Gold is only "money" inasmuch as it is accepted as currency, to pay debts, etc. If cowrie shells were as acceptable then they'd be just as legitimate money as gold.

Or for a better example, cigarettes as currency in prison.

Sure, but this has nothing to do with the point that gold is not money by statist fiat.

Gold's real scarcity and base value are what make it suitable for use as money and therefore universally accepted as money for thousands of years.

Cowrie shells might also make an acceptable non-fiat currency if cowrie shells were really scarce (they're not, because one can presumably breed cowries and generate them at will - something that was perhaps not so practical at the time when they actually were used as currency) or had a significant base value (again, they don't though they once did, but purely for ornamental uses). Similarly cigarettes are a currency in prison without any fiat being involved because they're scarce in that context and they have a base value (based on their use for smoking).

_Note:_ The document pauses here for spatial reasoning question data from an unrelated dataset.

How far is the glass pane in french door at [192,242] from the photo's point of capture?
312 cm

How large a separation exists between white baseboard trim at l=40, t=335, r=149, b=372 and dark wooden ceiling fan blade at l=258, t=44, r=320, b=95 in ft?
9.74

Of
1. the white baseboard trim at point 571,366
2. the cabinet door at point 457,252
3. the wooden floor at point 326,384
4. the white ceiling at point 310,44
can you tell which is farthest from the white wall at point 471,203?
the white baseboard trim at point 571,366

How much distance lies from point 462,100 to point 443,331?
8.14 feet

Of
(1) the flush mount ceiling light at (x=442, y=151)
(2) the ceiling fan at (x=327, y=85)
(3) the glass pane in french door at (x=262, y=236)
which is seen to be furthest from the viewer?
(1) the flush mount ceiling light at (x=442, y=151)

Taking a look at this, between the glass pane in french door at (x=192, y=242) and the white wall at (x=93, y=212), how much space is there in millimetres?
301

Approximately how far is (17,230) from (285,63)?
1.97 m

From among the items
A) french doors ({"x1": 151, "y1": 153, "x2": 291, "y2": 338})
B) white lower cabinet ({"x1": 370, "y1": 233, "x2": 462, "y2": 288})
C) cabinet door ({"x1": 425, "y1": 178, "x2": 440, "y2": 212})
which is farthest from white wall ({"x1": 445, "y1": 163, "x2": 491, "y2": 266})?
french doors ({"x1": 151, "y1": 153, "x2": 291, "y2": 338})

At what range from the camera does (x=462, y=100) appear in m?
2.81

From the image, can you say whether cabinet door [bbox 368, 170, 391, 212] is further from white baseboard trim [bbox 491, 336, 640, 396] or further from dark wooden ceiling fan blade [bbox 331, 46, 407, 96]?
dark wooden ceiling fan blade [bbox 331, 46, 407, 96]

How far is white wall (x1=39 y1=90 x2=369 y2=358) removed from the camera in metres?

Bitcoin has neither real scarcity nor any basis for a lasting base value. It has illusory scarcity, and a transient base value based on the fact that in the current historical context, it enjoys network effects and near zero competition for certain use cases (illegal transactions where fiat currencies are unsuitable).

There's nothing sacred about gold either. If efficient nuclear transmutation of lead into gold were possible, gold would no longer be suitable as a currency. We'd have to switch to Latinum.